§ Problems to work on
(1) According to the blog excerpt, what is the main difference between being on your own during TDY and being a single parent?
(2) Sum up the blog excerpt in two sentences.

§ Page extract
════
But here's something you might not have considered: volunteering can provide a huge benefit to you, too. It's a great way to learn a new skill, get some experience for your resume, or make contacts that could lead to paid employment. If you're interested in party planning, for example, OPN would love to have you do some children's holiday parties. Your squadron would probably appreciate your efforts, too, and so would the OSC and some other organizations on base. Take pictures at the party and document your work, and after a few parties, you have a nice portfolio to show paying customers.

Or, if you're interested in business, come to the thrift store and help out! You can gain some great experience in a variety of business and non-profit specialties: operations, marketing, merchandising, customer service and much more.

Almost every office on base can use volunteers, too, and you can make some valuable contacts. Many places on base are staffed by employees of big defense contractors who hire for jobs on bases all over the world, and likely at your next duty station.

There is definitely something for everyone. The AFRC has a list of ongoing opportunities, and there are always more popping up. Or, go out and find your own!

Thursday, December 4, 2008

TDY: Temporarily Doin'it Yourself

It must be Thanksgiving because it's TDY time again. And this time, well, it's the same as usual. The house looks like a laundry bomb hit it as my husband "packed" for the trip. The kitchen shows signs of "going away" meals and the last bits of Thanksgiving clean-up. The kids are zooming around on the typical sugar-high and I'm on my own!

Sometimes I complain that I'm a single-parent at times like this, but this offends my husband. I suppose he has every right to be offended because it makes him sound like he's run off on an adventure without any care of what happens back at home. I understand that this literal fact is not true, but on the other hand, when the kids start throwing up, the homework needs to be done, the dinner needs to be cooked, professional responsibilties need to be tended to, the house needs cleaning, and the clothes are all dirty and need washing, for all intense purposes, it is true. I've got no back-up and, for some reason, TDY is often the time when the car starts falling apart or the kids need a middle-of-the-night ER trip. The main difference is that it is, thankfully, temporary.

As military spouses and parents, I think we do live a double-life. We have the life when our spouses are home and the life when they are gone. And, I think, they are two very different lives. Complete and incomplete. I stress out over upcoming TDYs and then stress out about settling back in when they are over. Just when you get the hang of things being one way, it's time for a chance.

While I'm amazingly blessed that Osan provides a unique support system unlike I've ever seen in my many years as a military spouse, the best support system in the world doesn't really change the fact that someone has to get up at three in the morning to change the sheets or if I'm having a spectacularly bad day, there's no relief and that can be a lonely place to be.

On the other hand, TDY time is also when we really find out what it means to be a support system. While we can't always fix every problem and be there for each other in the middle of the night, I know that, if I asked, someone would come and that helps. When I was talking to a new Osanite recently, she was concerned about what would happen if a medical emergency happened while she was so far from her family and I was able to say, without a second of doubt, that there would be help.

Sometimes I wonder how I can be so weak and dependant, then other times I'm amazed at how much strength I have at just "getting through". And, surprisingly, I do always "get through". Sometimes better than others, but always with new lessons learned and a new appreciation for the love and support around me.
════
§ Extracted material
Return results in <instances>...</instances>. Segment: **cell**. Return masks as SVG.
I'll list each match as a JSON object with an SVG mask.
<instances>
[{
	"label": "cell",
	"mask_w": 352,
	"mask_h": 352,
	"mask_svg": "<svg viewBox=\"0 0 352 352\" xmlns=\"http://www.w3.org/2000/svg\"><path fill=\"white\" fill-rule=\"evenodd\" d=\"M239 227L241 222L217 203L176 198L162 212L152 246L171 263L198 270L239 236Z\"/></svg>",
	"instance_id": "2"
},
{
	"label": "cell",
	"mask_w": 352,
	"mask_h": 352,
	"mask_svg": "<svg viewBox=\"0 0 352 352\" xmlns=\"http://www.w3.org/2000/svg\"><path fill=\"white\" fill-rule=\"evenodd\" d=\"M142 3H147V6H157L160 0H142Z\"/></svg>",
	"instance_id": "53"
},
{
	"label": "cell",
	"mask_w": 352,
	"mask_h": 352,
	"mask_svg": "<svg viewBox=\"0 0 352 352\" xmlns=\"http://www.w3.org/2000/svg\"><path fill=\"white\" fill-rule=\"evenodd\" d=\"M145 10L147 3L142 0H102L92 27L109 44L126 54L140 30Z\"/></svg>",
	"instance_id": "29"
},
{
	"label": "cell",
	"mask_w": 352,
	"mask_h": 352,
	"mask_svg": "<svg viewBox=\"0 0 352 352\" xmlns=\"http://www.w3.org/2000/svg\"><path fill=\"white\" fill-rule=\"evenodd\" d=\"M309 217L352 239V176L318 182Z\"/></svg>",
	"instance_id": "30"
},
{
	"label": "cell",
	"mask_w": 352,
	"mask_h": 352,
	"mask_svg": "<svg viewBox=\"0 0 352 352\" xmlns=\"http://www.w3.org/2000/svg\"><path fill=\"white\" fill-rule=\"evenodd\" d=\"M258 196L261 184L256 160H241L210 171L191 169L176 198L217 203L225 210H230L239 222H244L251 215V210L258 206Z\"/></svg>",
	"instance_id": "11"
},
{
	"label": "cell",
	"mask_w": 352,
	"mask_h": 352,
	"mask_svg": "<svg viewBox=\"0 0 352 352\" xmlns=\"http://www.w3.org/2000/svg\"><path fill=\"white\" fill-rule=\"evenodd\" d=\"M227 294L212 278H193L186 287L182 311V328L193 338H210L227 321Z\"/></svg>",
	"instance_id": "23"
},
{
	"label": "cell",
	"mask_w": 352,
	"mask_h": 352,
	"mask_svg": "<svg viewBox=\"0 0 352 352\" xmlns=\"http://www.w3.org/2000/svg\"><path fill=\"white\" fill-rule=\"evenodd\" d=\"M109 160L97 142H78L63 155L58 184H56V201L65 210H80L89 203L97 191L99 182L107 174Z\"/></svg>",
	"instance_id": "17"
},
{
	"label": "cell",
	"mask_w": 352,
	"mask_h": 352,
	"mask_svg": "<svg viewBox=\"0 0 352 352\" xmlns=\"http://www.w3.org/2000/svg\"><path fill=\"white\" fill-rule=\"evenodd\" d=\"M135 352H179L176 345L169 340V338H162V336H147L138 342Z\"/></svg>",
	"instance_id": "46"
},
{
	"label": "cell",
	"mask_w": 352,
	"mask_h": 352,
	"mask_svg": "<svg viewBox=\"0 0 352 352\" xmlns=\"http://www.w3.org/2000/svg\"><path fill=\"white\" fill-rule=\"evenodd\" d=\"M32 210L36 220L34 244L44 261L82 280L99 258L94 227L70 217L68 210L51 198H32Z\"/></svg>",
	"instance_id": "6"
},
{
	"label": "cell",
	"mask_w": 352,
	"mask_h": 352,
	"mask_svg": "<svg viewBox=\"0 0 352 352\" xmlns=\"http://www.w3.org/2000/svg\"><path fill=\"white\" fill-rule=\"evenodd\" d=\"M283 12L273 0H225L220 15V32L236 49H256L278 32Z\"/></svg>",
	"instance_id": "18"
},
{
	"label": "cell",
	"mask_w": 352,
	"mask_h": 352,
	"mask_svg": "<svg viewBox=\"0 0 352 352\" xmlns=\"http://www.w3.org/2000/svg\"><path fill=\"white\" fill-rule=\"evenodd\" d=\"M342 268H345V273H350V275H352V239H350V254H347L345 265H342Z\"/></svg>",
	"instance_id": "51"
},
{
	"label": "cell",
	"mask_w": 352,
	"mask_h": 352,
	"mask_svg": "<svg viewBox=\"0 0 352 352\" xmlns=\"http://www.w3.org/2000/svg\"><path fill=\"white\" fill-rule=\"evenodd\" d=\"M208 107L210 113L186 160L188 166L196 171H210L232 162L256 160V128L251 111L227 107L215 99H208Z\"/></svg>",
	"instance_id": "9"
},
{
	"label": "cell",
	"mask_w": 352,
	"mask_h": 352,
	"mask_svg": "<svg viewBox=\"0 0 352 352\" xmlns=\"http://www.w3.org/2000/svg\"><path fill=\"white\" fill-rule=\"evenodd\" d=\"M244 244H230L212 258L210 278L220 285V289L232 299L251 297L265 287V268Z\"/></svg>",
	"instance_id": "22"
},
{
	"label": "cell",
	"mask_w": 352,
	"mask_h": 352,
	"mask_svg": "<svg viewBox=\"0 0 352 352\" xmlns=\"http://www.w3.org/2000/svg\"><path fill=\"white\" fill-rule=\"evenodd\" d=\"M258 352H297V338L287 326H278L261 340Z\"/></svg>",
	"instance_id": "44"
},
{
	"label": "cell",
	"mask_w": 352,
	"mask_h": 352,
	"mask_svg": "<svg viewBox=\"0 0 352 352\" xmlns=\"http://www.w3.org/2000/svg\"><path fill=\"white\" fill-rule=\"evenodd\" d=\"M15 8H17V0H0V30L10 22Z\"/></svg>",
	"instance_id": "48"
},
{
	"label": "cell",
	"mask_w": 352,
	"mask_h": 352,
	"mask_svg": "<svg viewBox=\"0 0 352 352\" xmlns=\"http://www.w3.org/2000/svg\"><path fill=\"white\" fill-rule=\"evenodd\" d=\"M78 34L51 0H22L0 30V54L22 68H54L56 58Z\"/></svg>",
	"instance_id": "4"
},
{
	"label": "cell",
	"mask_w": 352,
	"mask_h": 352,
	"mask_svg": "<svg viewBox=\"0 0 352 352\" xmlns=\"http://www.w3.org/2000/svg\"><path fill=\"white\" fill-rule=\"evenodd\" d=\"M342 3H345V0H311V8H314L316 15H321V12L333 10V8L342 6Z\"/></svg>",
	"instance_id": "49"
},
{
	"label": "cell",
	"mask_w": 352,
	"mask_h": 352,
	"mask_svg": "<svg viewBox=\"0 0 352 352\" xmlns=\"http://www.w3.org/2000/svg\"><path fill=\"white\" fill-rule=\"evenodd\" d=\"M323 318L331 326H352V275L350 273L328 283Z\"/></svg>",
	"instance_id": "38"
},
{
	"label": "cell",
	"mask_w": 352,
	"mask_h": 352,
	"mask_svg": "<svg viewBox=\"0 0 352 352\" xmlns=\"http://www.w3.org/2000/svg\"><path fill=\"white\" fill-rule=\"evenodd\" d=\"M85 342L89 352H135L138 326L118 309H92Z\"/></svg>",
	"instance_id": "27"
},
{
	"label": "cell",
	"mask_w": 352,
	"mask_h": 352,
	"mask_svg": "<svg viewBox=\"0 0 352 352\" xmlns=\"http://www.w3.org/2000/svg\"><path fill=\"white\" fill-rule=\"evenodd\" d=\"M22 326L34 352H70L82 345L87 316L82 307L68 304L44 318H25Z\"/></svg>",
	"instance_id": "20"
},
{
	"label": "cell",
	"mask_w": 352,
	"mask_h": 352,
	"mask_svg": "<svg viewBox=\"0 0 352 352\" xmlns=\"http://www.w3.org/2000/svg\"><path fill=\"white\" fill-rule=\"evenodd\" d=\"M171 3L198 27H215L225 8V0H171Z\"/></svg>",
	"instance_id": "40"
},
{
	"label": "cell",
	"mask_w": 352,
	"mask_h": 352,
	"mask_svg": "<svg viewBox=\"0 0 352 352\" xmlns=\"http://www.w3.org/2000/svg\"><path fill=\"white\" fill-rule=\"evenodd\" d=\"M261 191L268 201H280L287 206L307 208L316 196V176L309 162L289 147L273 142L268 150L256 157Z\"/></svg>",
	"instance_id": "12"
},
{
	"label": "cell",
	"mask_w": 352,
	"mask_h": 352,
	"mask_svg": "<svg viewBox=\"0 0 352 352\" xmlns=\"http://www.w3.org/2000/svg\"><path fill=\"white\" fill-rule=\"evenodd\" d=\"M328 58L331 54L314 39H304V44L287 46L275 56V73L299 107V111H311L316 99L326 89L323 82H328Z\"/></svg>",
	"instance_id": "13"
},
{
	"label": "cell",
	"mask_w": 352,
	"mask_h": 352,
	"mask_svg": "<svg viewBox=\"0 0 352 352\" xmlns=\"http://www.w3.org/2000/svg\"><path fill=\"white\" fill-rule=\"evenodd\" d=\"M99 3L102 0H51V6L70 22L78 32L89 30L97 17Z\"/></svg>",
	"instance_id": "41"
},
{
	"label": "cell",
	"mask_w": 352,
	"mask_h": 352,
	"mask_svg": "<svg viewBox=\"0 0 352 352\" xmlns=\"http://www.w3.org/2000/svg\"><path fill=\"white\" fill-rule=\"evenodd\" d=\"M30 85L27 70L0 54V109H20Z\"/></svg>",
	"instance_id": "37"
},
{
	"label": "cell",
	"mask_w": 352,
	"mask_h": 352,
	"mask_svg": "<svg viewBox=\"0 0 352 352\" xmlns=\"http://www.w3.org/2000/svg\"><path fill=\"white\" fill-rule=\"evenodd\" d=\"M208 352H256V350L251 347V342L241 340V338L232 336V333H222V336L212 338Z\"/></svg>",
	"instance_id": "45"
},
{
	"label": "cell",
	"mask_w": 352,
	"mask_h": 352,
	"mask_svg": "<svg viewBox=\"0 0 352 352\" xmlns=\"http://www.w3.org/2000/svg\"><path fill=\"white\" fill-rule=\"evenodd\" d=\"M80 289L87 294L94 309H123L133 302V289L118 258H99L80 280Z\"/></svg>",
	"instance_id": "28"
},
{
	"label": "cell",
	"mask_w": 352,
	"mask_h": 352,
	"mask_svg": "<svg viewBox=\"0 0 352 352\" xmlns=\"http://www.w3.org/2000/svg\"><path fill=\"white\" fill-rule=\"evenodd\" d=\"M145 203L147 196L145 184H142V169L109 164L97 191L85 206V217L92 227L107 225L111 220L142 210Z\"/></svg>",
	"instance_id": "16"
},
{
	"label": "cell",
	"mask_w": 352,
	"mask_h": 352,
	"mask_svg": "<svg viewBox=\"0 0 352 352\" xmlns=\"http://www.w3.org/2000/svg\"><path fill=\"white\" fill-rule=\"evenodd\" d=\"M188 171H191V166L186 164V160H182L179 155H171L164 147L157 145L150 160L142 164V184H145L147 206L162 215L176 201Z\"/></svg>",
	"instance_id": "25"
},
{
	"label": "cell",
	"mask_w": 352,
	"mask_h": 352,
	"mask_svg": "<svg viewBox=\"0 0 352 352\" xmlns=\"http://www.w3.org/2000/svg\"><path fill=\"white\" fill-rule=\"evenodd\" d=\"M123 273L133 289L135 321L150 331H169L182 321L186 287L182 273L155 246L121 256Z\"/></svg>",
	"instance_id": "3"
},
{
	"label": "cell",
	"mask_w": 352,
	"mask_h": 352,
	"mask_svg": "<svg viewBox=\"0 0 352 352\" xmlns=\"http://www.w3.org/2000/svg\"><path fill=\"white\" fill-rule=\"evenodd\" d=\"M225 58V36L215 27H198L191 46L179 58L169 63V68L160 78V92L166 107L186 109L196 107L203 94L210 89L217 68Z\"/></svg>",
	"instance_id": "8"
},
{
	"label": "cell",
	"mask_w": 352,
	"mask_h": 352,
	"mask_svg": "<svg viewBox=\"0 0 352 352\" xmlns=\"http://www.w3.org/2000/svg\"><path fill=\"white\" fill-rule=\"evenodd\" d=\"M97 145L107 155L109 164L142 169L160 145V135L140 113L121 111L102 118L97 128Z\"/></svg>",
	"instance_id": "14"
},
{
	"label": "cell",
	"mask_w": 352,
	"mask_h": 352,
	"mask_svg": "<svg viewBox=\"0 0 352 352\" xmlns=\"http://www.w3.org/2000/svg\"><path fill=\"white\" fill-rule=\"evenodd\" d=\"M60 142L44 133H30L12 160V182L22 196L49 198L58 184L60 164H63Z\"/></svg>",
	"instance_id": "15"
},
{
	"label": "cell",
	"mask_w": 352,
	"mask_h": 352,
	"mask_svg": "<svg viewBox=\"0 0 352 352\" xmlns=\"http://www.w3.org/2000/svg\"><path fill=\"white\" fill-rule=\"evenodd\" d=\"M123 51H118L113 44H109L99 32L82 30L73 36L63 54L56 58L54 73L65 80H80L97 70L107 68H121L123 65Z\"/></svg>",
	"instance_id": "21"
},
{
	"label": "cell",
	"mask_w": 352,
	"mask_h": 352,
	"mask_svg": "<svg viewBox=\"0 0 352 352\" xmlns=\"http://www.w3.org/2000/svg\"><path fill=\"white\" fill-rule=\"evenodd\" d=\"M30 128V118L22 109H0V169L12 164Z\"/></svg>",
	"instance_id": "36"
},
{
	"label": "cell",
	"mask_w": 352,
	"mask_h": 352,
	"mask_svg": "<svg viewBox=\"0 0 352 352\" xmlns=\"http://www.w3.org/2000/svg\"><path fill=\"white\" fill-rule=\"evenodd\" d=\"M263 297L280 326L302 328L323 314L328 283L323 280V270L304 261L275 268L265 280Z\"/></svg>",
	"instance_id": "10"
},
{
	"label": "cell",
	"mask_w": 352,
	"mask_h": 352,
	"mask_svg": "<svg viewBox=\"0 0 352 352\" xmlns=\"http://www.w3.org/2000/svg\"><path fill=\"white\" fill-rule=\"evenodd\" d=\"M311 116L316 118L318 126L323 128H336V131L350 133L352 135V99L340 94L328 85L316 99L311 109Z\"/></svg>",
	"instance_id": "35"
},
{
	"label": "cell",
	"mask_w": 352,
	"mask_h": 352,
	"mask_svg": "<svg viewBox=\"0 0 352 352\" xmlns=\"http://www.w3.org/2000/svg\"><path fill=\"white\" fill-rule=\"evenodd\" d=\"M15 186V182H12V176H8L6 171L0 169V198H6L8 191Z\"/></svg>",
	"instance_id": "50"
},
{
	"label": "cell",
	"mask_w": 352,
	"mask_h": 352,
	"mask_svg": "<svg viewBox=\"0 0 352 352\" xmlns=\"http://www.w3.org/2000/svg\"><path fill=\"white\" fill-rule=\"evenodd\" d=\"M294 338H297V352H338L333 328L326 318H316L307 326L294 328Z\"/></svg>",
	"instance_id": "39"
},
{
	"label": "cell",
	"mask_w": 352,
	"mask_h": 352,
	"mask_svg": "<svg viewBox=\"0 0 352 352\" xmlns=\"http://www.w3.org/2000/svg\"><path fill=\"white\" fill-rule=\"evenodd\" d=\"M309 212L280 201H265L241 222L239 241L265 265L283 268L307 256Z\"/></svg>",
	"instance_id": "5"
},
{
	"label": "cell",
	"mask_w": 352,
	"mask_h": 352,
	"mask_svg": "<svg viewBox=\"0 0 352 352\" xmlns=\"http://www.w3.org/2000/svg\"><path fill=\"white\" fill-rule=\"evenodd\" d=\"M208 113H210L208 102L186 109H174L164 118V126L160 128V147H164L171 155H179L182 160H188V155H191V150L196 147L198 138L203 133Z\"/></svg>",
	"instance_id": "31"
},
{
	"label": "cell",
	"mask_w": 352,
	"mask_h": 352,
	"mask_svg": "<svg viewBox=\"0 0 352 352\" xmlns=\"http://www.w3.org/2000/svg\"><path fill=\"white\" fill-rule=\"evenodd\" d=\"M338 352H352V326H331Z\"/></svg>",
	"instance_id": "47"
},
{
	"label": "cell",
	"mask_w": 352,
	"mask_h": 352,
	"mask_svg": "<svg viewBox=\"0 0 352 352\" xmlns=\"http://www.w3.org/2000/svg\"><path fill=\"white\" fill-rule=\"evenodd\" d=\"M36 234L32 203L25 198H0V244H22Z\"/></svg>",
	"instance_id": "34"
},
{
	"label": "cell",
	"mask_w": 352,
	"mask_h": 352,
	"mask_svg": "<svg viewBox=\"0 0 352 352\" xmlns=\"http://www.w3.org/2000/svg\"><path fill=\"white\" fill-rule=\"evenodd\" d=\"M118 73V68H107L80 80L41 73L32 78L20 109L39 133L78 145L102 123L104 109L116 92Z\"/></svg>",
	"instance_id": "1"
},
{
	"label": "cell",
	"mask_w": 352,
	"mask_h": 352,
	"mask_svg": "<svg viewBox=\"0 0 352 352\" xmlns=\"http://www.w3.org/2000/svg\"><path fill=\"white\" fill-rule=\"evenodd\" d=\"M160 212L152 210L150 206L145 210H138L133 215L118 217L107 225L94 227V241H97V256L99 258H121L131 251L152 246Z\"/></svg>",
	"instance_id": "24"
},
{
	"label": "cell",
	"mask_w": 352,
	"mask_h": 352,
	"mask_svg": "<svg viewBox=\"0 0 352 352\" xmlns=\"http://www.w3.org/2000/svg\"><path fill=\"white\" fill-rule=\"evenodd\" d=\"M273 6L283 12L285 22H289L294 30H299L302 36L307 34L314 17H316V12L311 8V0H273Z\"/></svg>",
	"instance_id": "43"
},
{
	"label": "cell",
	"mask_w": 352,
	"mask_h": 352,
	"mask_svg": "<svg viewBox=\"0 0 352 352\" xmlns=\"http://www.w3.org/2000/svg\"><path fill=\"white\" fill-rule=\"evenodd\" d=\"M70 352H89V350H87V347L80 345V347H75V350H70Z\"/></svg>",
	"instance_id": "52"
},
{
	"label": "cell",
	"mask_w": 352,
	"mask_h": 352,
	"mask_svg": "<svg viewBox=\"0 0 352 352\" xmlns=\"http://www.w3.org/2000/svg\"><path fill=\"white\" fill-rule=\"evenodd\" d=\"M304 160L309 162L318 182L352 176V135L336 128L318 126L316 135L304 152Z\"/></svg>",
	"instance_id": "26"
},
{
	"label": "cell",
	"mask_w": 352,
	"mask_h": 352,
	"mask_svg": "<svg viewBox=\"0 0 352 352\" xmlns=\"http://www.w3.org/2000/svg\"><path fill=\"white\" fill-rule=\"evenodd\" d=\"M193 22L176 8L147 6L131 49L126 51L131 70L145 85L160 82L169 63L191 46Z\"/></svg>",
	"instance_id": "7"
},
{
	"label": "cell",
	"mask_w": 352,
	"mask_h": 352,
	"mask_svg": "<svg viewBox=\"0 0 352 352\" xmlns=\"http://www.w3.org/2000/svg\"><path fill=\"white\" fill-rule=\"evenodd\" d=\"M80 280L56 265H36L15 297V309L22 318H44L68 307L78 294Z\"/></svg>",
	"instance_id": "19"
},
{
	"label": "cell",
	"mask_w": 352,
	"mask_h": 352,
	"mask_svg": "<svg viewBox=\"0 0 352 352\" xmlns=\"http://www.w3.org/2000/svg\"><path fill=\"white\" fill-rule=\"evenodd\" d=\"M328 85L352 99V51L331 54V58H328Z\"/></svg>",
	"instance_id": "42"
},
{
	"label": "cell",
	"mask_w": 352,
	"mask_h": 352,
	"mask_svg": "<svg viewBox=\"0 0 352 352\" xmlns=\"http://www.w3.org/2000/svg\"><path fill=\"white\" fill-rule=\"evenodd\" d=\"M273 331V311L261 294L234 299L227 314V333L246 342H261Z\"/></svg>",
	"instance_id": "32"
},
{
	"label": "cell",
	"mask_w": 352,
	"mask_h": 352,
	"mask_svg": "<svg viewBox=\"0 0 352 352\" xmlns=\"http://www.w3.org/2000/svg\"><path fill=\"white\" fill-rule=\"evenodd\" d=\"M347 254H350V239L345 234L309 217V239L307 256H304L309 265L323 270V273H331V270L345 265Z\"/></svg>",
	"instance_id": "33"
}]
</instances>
════
§ Responses
(1) TDY is temporary.

(2) The excerpt first says that volunteering on base benefits volunteers by teaching new skills, adding resume experience, and building contacts, with options that include children's holiday parties, the thrift store, and base offices. A post dated December 4, 2008, then describes a military spouse running the home and children alone during the husband's TDY, which is stressful and sometimes lonely, though Osan's support system and the certainty that help would come make it easier.